> [INSTRUCTIONS TO FOLLOW]: Can you reproduce, word for word, the stretch of rows from the line containing "From this captured" through the last of the rows?

> [EXERCISE MATERIAL]:
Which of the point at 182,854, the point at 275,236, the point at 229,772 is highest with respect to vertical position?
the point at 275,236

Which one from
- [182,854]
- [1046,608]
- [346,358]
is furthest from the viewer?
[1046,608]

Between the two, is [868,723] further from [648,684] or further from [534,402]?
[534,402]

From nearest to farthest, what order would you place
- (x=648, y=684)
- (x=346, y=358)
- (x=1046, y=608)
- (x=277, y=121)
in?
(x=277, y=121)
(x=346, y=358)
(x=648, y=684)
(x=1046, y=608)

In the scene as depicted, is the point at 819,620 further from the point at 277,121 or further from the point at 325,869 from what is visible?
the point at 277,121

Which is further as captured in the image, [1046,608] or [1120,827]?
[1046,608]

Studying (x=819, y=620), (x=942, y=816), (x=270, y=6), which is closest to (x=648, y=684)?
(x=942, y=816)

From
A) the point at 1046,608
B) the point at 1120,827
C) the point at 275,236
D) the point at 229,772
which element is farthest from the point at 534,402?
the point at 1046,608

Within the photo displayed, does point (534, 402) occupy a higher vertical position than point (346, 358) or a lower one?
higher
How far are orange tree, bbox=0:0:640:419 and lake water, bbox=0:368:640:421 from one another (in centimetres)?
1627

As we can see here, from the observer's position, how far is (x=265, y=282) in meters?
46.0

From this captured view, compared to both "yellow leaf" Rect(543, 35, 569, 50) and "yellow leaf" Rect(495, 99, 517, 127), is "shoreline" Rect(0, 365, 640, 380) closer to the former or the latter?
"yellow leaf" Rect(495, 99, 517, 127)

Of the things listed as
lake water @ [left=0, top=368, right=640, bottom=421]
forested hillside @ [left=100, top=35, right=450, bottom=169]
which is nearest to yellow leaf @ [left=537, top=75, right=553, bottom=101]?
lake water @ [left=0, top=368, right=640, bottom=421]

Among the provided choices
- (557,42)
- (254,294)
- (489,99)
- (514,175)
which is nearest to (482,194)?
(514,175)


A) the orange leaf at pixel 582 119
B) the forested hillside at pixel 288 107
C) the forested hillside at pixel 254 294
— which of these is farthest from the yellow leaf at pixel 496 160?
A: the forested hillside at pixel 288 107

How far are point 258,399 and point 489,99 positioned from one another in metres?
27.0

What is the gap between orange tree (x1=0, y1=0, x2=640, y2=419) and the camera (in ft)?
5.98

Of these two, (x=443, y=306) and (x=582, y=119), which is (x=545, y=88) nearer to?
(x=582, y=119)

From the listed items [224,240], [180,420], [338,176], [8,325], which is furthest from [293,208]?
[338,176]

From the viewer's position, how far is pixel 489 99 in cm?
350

> [WRITTEN RESPONSE]:
From this captured view, compared to both "yellow leaf" Rect(543, 35, 569, 50) and "yellow leaf" Rect(495, 99, 517, 127), is "shoreline" Rect(0, 365, 640, 380) closer to the former or the latter?
"yellow leaf" Rect(495, 99, 517, 127)

Of the things listed as
lake water @ [left=0, top=368, right=640, bottom=421]
forested hillside @ [left=100, top=35, right=450, bottom=169]
which is nearest to yellow leaf @ [left=537, top=75, right=553, bottom=101]?
lake water @ [left=0, top=368, right=640, bottom=421]

Among the provided choices
- (557,42)
- (254,294)
- (489,99)
- (514,175)
which is nearest to (482,194)?
(514,175)


A) the orange leaf at pixel 582 119
B) the forested hillside at pixel 288 107
C) the forested hillside at pixel 254 294
— which of these is farthest from the yellow leaf at pixel 496 160?
A: the forested hillside at pixel 288 107

How far are point 258,399 and point 489,99 positioned from one another in metres?
27.0

What is the gap between orange tree (x1=0, y1=0, x2=640, y2=419) and the camera (in ft)?
5.98

Of these two, (x=443, y=306) and (x=582, y=119), which is (x=545, y=88) nearer to?
(x=582, y=119)

From the listed items [224,240], [180,420], [338,176], [8,325], which is furthest from [293,208]?
[338,176]

From the viewer's position, how far is pixel 489 99 in cm?
350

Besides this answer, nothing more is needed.